The idea was to create a bitmask where bits 10 (newline), 13 (carriage return), and 32 (space) are set. Then, for each character in the URI, shift 1L left by the character's ASCII value and check if it overlaps with the mask. If it does, the character is "illegal."

The mask value:

ILLEGAL_REQUEST_LINE_TOKEN_OCTET_MASK = 1L << 10 | 1L << 13 | 1L << 32
  = 0x0000000100002400

Maybe 6 Bits Are Too Few for a Long?

Here's where the Java Language Specification comes into play. According to JLS §15.19:

"If the promoted type of the left-hand operand is long, then only the six lowest-order bits of the right-hand operand are used as the shift distance. It is as if the right-hand operand were subjected to a bitwise logical AND operator & with the mask value 0x3f (0b111111)."

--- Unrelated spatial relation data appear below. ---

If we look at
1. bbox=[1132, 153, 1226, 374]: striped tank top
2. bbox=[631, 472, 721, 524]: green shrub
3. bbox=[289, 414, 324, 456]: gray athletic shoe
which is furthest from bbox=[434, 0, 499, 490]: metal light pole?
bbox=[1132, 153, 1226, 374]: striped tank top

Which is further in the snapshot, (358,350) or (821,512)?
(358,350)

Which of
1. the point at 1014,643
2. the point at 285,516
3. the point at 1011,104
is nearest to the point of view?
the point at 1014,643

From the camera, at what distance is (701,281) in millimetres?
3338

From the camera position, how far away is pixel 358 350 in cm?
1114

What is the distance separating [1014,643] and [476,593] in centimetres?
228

This means that for a long value, the shift distance is always taken modulo 64. Only the bottom 6 bits of the shift amount matter. Let's trace through what happens:

For the letter 'M' (ASCII 77):

  • 77 & 63 = 13 (binary: 77 = 1001101, masked with 111111 = 001101 = 13)
  • 1L << 77 actually executes as 1L << 13
  • 1L << 13 = 8192
  • 8192 & MASK = 8192non-zero! The function returns false
  • But bit 13 in the mask corresponds to '\r' (carriage return)!

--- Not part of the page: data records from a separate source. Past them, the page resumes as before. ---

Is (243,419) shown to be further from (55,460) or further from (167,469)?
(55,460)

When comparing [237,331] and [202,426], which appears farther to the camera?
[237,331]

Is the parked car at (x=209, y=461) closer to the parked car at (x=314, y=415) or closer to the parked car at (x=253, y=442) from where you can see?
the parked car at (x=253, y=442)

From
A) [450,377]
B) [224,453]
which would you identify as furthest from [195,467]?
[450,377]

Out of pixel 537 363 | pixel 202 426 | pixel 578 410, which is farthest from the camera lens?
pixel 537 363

For the letter 'J' (ASCII 74):

  • 74 & 63 = 10
  • 1L << 74 actually executes as 1L << 10
  • 1L << 10 = 1024
  • 1024 & MASK = 1024non-zero!
  • Bit 10 in the mask corresponds to '\n' (newline)!

For a normal letter like 'A' (ASCII 65):

  • 65 & 63 = 1
  • 1L << 65 executes as 1L << 1 = 2
  • 2 & MASK = 0 — zero, so it passes correctly

So the letters 'M' and 'J' were being falsely identified as carriage return and newline respectively, purely due to bit-shift overflow!

Bug visualization

The Moment of Truth — The Fix

In version 4.1.130.Final, the Netty team replaced the entire bitwise approach with a straightforward character comparison:

public static boolean isEncodingSafeStartLineToken(CharSequence token) {
    int lenBytes = token.length();
    for (int i = 0; i < lenBytes; i++) {
        char ch = token.charAt(i);
        if (ch <= ' ') {
            switch (ch) {
                case '\n':
                case '\r':
                case ' ':
                    return false;
            }
        }
    }
    return true;
}

Simple, clear, and most importantly — correct. No bit-shift tricks, no modulo surprises.

Summary

This bug is a perfect example of how low-level language specifications can introduce subtle, devastating bugs. The developers who wrote the original code clearly knew about bitwise operations, but they missed a crucial detail in the Java spec about shift distance masking.

Key takeaways:

  • git-bisect is an incredibly powerful debugging tool for tracking down regressions
  • Always be cautious with bitwise shift operations — check the language specification for how shift distances are handled
  • Sometimes the "clever" solution is worse than the straightforward one
  • Any character with an ASCII code that, when taken modulo 64, equals 10, 13, or 32, would trigger this bug. That means 'M' (77 mod 64 = 13), 'J' (74 mod 64 = 10), and any character with code 96 (96 mod 64 = 32) would all be incorrectly rejected

The project demonstrating this bug is available on GitHub.